:: Kutipan Teks
3. Risiko khusus (particular risk)

Risiko selanjutnya ada risiko khusus yang dampak maupun penyebabnya hanya mempengaruhi lingkungan lokal (pribadi) baik secara kualitas maupun kuantitas. Misalnya pengangguran ataupun seorang pencuri. Saat seseorang mencuri, risiko yang ditimbulkan hanya mempengaruhi individu itu.

4. Risiko fundamental (fundamental risk)

Kebalikan dari risiko sebelumnya, risiko fundamental bisa menimbulkan dampak yang sangat luas. Terdapat faktor atau pihak tertentu yang menyebabkan risiko ini seperti kebijakan pemerintah, bencana alam, dan lain sebagainya.

5. Risiko individu (individual risk)

Risiko individu merupakan berbagai macam kemungkinan yang terjadi dalam kehidupan sehari-hari dan bisa mempengaruhi kapasitas finansial seseorang, harta kekayaannya maupun risiko tanggung-jawab. Individual risk terbagi menjadi beberapa kelompok seperti personal riskproperty risk dan liability riskPersonal risk kerap dikaitkan dengan pengaruh suatu hal atau kemungkinan-kemungkinan yang secara langsung bisa berdampak pada keadaan finansial seseorang. Contoh risiko asuransi pribadi adalah kehilangan pekerjaan, cacat fisik, meninggal dunia, dan lain sebagainya.

6. Risiko harta (property risk)

Risiko harta berkaitan dengan kepemilikan suatu benda akibat pencurian, kehilangan, ataupun kerusakan. Risiko harta memiliki dua jenis yakni kerugian secara langsung (direct losses) dan kerugian tak langsung (consequential).

7. Risiko tanggung gugat (liability risk)

Terakhir, ada risiko tanggung-jawab yang harus kamu berikan kepada pihak lain. Simpelnya, risiko ini membuatmu menanggung kerugian orang lain akibat ulah atau hal yang kamu lakukan. Contohnya dalam dalam peristiwa kecelakaan, saat kamu menabrak orang lain, inilah yang disebut dengan risiko tanggung-gugat (liability risk).

Produk Asuransi yang Menanggung Berbagai Jenis Risiko

Sejatinya kerugian yang diakibatkan oleh risiko di atas bisa diminimalisir oleh produk yang ditawarkan perusahaan asuransi. Kamu bisa mengamati berbagai contoh risiko asuransi di bawah ini:

1. Asuransi kesehatan

Asuransi kesehatan menanggung objek risiko berupa biaya kesehatan. Karena itu, asuransi kesehatan menjadi solusi atas risiko murni, risiko khusus, dan risiko individu. Sebab itu, asuransi ini akan memberikan uang penggantian atas biaya perawatan medis di rumah sakit bila kamu jatuh sakit.
::::
:: Daftar Butir
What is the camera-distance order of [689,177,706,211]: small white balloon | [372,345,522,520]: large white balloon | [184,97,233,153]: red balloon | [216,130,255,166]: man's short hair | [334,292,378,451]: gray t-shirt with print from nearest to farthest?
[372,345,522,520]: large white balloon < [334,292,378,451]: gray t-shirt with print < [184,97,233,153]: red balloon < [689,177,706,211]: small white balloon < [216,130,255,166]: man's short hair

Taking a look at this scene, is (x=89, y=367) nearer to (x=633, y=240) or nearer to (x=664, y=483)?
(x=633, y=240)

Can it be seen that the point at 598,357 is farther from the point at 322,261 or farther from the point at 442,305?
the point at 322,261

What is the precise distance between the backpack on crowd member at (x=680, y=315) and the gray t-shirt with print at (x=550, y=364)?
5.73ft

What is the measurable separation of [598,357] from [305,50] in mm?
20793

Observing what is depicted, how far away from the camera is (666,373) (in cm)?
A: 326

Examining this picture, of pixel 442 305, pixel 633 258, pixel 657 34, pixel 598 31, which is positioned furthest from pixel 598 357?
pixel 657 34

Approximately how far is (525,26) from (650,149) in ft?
::::
### Tugas Dikerjakan
Menurut kutipan teks tentang jenis-jenis risiko, apa dua jenis kerugian yang dimiliki risiko harta?

### Hasil Latihan
Kerugian secara langsung (direct losses) dan kerugian tak langsung (consequential).